Have you ever found yourself abnormally quick to anger or having extreme reactions to relatively minor annoyances, then taken a nap or gotten a good night’s sleep and woken up with a fresh perspective?
There’s a reason for the saying “woke up on the wrong side of the bed” because sufficient rest is essential for mood regulation.
Mental Health Decline
I know this is super similar to the first two examples, but there’s a reason I’m stressing the mental impact! Getting chronically poor sleep may contribute to mental health disorders such as depression and anxiety.
Extreme sleep deprivation can also cause hallucinations and trigger mania in people prone to these psychological risks, such as those with bipolar disorder.
That’s why one of the best ways to care for your mental health is to ensure you’re getting enough quality sleep and have good sleep hygiene and practices.
Weakened Immune System
Your immune system also relies on sleep to stay healthy and fight against harmful substances such as bacteria and viruses.
While you’re dreaming, your body produces infection-fighting antibodies to protect your body.
Lack of the necessary sleep weakens your immune system, meaning your body’s defenses against foreign invaders and sicknesses are lowered, and you’re more likely to get sick when exposed to germs.
So, while it’s crucial to sleep all year, it’s wise to be extra careful to get enough sleep when it’s cold and flu season.
Increased Disease Risk
It’s not only viruses that we need to worry about when we’re sleep deprived. Constant, long-term sleep deprivation can increase the risk for several chronic diseases.
Your body works on healing and repairing itself during sleep, including heart and blood vessels, and supports the growth of hormones that your body needs to build muscles, cells, and tissues that affect all bodily functions.
Allowing yourself to rest fully for at least 7 hours a day is, therefore, vital for keeping your heart, brain, and other organs healthy.
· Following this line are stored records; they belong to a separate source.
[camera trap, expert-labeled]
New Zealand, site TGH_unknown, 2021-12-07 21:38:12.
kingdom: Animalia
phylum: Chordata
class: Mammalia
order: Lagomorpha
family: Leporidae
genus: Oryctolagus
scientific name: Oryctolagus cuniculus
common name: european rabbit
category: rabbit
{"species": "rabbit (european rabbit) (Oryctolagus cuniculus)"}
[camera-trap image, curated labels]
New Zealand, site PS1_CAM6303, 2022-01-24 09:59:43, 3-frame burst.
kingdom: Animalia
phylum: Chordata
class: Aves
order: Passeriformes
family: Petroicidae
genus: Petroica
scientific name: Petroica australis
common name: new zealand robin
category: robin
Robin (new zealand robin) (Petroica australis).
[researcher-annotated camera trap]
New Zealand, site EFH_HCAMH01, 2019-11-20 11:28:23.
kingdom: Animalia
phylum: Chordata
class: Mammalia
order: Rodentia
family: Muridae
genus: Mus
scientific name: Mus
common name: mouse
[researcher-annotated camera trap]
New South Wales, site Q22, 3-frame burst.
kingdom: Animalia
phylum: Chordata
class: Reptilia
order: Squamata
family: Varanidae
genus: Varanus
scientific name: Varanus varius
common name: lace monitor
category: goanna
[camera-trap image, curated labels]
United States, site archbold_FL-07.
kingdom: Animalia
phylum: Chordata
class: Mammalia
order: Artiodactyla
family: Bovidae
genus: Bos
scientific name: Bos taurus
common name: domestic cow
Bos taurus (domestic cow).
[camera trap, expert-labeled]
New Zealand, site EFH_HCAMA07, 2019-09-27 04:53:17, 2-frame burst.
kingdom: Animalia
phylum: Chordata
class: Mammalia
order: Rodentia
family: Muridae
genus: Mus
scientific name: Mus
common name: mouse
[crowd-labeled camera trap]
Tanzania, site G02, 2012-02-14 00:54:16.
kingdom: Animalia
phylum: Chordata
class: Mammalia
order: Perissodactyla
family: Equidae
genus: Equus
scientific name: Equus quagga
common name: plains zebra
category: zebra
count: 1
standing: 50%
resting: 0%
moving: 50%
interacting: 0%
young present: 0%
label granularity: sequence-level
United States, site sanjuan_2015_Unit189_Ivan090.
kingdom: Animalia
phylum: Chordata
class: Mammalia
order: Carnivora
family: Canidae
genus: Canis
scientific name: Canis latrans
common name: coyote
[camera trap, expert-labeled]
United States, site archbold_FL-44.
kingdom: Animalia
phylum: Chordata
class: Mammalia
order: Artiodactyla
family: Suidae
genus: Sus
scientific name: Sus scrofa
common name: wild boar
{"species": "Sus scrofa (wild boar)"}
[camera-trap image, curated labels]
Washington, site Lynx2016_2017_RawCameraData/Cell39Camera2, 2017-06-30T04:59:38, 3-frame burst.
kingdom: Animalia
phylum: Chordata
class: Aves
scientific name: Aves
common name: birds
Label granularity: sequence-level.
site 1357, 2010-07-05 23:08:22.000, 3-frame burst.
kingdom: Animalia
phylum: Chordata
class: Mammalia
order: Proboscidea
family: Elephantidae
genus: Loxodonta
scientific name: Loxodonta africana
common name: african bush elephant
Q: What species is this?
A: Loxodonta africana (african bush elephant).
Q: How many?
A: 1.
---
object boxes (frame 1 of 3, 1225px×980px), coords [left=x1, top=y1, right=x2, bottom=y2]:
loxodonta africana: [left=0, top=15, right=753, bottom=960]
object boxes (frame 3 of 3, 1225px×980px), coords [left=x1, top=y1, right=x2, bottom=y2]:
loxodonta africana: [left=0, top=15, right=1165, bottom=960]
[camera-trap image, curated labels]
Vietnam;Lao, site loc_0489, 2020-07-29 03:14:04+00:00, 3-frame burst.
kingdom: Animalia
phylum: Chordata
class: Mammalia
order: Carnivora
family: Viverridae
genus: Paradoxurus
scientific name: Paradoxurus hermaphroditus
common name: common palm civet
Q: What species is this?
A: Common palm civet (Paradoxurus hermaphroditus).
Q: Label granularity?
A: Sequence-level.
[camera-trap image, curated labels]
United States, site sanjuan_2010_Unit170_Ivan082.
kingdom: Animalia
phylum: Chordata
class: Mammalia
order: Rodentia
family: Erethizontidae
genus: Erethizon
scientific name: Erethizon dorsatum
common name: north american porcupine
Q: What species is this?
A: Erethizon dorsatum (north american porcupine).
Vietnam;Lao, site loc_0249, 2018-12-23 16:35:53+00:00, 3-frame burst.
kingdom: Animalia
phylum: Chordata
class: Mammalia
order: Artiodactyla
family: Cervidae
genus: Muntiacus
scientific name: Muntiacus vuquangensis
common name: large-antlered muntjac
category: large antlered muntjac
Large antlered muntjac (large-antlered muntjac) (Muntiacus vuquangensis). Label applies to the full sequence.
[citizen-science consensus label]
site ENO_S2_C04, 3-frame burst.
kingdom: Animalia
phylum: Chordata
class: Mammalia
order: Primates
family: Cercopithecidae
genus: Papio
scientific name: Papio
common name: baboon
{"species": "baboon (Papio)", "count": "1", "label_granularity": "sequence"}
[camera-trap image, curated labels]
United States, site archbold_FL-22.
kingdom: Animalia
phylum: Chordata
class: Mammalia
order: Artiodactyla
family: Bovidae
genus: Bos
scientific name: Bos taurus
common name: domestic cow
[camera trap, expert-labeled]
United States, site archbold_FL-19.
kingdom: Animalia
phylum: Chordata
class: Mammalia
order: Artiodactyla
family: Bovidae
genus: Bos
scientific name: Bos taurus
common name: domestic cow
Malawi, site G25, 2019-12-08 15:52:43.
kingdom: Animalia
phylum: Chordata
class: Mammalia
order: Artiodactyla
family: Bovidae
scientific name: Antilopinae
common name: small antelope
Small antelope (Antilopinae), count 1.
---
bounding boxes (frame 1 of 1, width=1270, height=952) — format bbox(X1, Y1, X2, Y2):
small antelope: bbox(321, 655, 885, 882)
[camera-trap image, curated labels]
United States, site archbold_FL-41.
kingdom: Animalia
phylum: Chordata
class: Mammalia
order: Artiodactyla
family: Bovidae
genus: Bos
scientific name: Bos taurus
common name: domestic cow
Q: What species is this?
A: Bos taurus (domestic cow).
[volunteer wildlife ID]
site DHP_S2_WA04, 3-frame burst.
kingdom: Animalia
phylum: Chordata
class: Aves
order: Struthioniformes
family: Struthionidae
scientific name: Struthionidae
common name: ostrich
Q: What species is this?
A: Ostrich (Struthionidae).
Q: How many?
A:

It’s also essential for regulating blood sugar, blood pressure, inflammation, etc.
Unsurprisingly, sleep deprivation and insomnia are linked to an increased risk of diabetes, heart disease, kidney disease, strokes, and more.
It can also worsen chronic conditions such as respiratory disease, diabetes, and even arthritis.
Weight Gain
As I’ve explained previously, your body rebuilds itself and forms muscles while sleeping.
Pairing strength training and muscle growth with sleep can genuinely aid with fat loss.
A tired brain and body are also far more likely to make poor health choices.
Production of and health of our hormones relies on healthy rest, and without it, your inhibitions are lowered, and the hormones that stimulate appetites are increased.
When you’re full, the chemicals that signal to your brain are thrown off when you haven’t received enough sleep, meaning you’re more likely to overindulge in unhealthy foods.
Pair the previous aspects with increased depression and anxiety symptoms (which can cause weight gain) and a decline in decision-making skills, and you get a consequence of weight gain.
That’s why sleep is the secret weapon of fat loss and muscle building and is vital for maintaining a healthy weight.
We’ve talked a lot about the importance of sleep in the past here at CleanFoodCrush, and I hope this article helped explain in a little more detail WHY we stress this particular aspect of healthy living.
Sleep deprivation and its consequences are real and something that we can avoid!